Dedupe: Duplicates, or dupes, usually show up when data is blended from different sources (e.g., spreadsheets, websites, and databases) or when a customer has multiple points of contact with a company or has submitted redundant forms. This repeated data uses up server space and processing resources, creating larger files and less efficient analysis. Rules around deduping depend on a company’s desired outcome. For example, if a customer submitted different emails on different pages of a website, a conservative approach would eliminate only rows of data where every field is an exact match.
Remove Irrelevant Observations: Data that’s not relevant to the problem being solved can slow down processing time. Removing these irrelevant observations doesn’t delete them from the source but excludes them from the current analysis. For example, when investigating campaigns from the last year, there’s no need to include data from outside that time frame. Keep in mind, however, that even if a certain variable isn’t needed, it might be correlated with the outcome being investigated (e.g., a customer’s age could impact which email was most successful).
Manage Incomplete Data: Data might be missing values for a few reasons (e.g., customers not providing certain information), and addressing it is vital to analysis as it prevents bias and miscalculations.
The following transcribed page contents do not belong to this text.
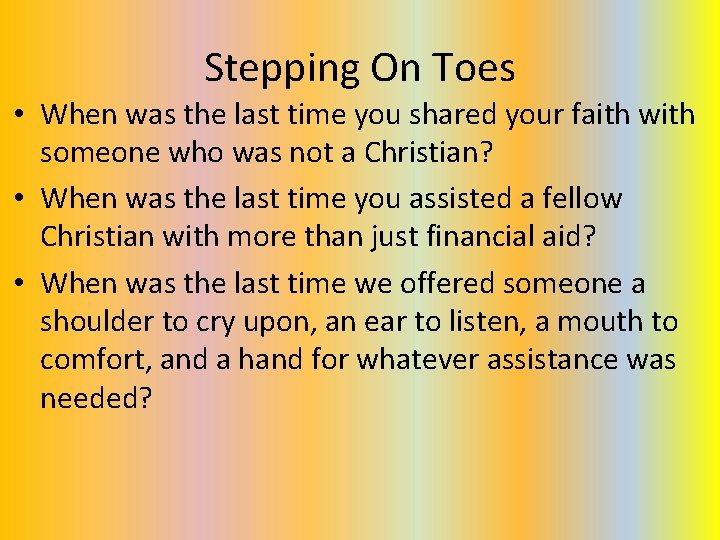 Stepping On Toes

• When was the last time you shared your faith with someone who was not a Christian?
• When was the last time you assisted a fellow Christian with more than just financial aid?
• When was the last time we offered someone a shoulder to cry upon, an ear to listen, a mouth to comfort, and a hand for whatever assistance was needed?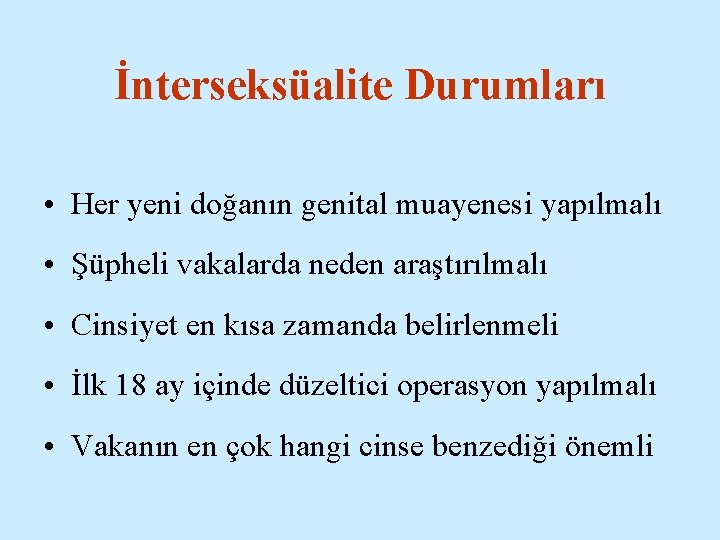 İnterseksüalite Durumları

• Her yeni doğanın genital muayenesi yapılmalı
• Şüpheli vakalarda neden araştırılmalı
• Cinsiyet en kısa zamanda belirlenmeli
• İlk 18 ay içinde düzeltici operasyon yapılmalı
• Vakanın en çok hangi cinse benzediği önemli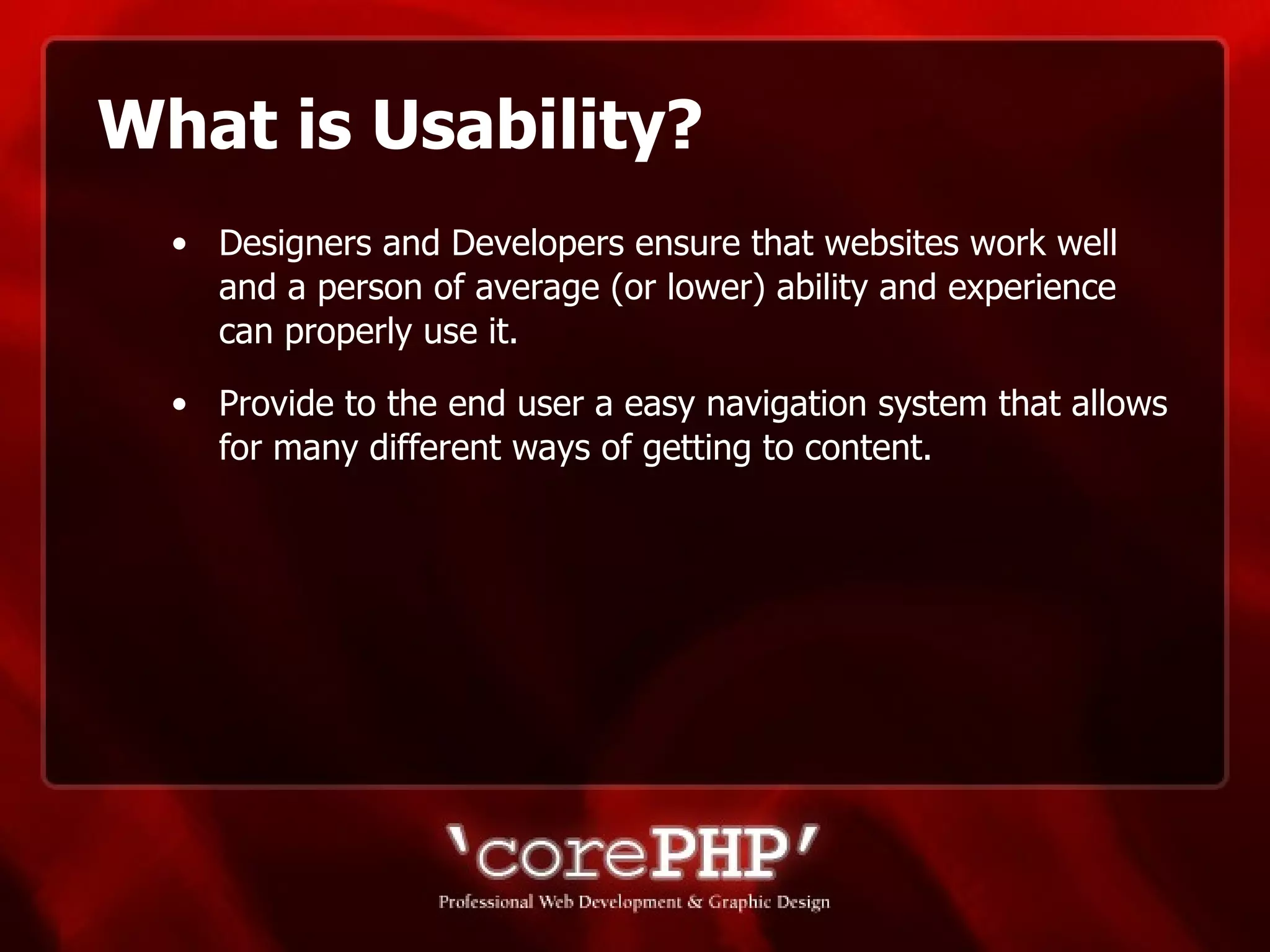 What is Usability?

• Designers and Developers ensure that websites work well and a person of average (or lower) ability and experience can properly use it.

• Provide to the end user a easy navigation system that allows for many different ways of getting to content.

'corePHP'

Professional Web Development & Graphic Design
After isolating and examining the incomplete values, which can show up as “0,” “NA,” “none,” “null,” or “not applicable,” determine if those are plausible values or due to missing information. While the easiest solution might be to drop the incomplete data, be aware of any bias that might result in that action. Alternatives include replacing null values with substitutes based on statistical or conditional modeling or flagging and commenting on the missing data.
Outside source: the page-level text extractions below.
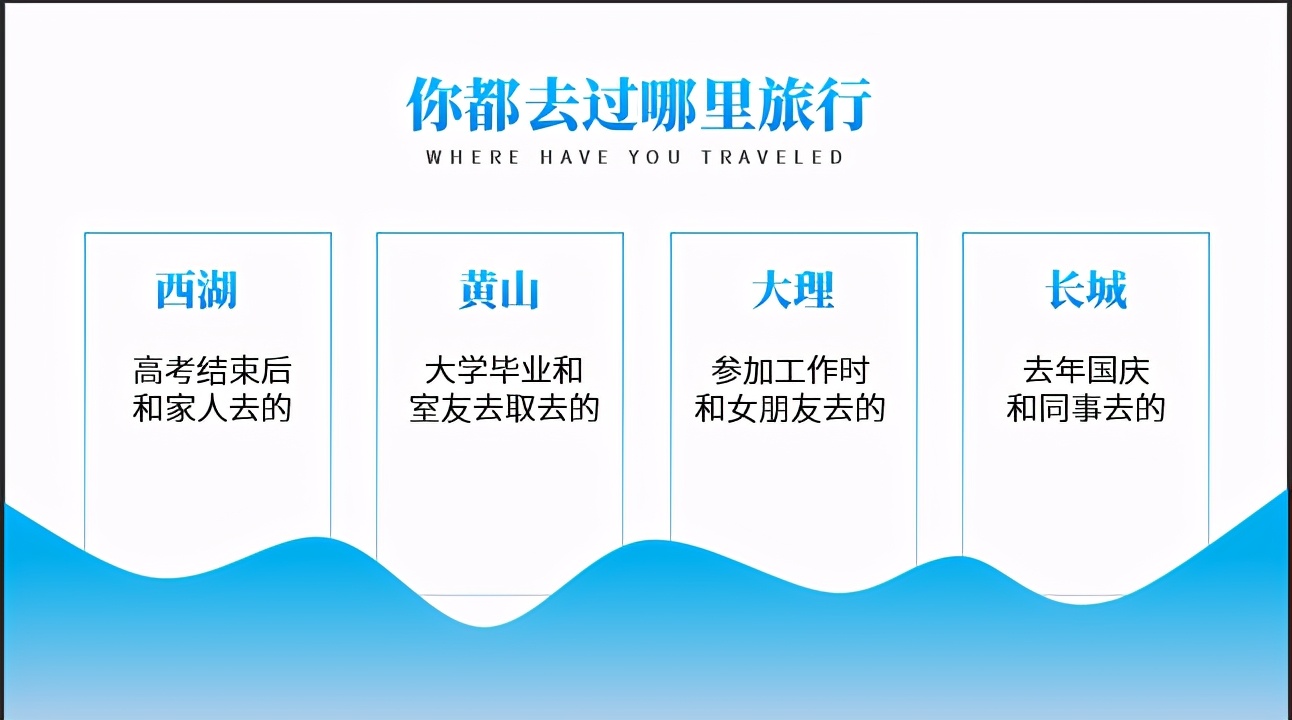 你都去过哪里旅行
WHERE HAVE YOU TRAVELED

西湖

高考结束后和家人去的

黄山

大学毕业和室友去取去的

大理

参加工作时和女朋友去的

长城

去年国庆和同事去的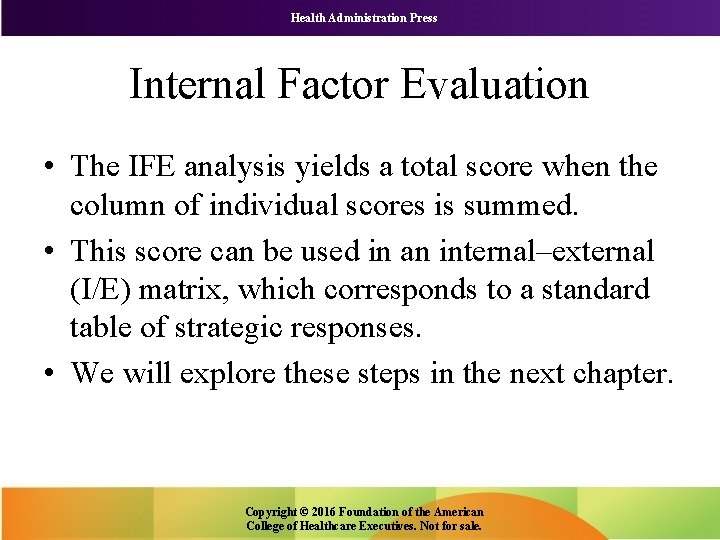 Health Administration Press

Internal Factor Evaluation

• The IFE analysis yields a total score when the column of individual scores is summed.

• This score can be used in an internal–external (I/E) matrix, which corresponds to a standard table of strategic responses.

• We will explore these steps in the next chapter.

Copyright © 2016 Foundation of the American College of Healthcare Executives. Not for sale.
Identify Outliers: Data points that are far removed from the rest of a population can significantly distort the reality of the data. These outliers can be identified with visual or numerical techniques including box plots, histograms, scatterplots, or z-scores; when part of an automated process, it allows for quick assumptions, testing those assumptions, and resolving data issues with confidence. Once identified, outliers can be included or omitted depending on how extreme they are and what statistical methods are being used in an analysis.
Fix Structural Errors: It’s important to correct errors and inconsistencies including typography, capitalization, abbreviation, and formatting. Look at the data type for each column and make sure entries are correct and consistent, which may include standardizing fields, and remove unwanted characters such as extra whitespaces.
Validate: Validation is the opportunity to ensure data is accurate, complete, consistent, and uniform. This happens throughout an automated data cleansing process, but it’s still important to run a sample to ensure everything aligns. This is also an opportunity to document what tools and techniques were used throughout the cleansing process.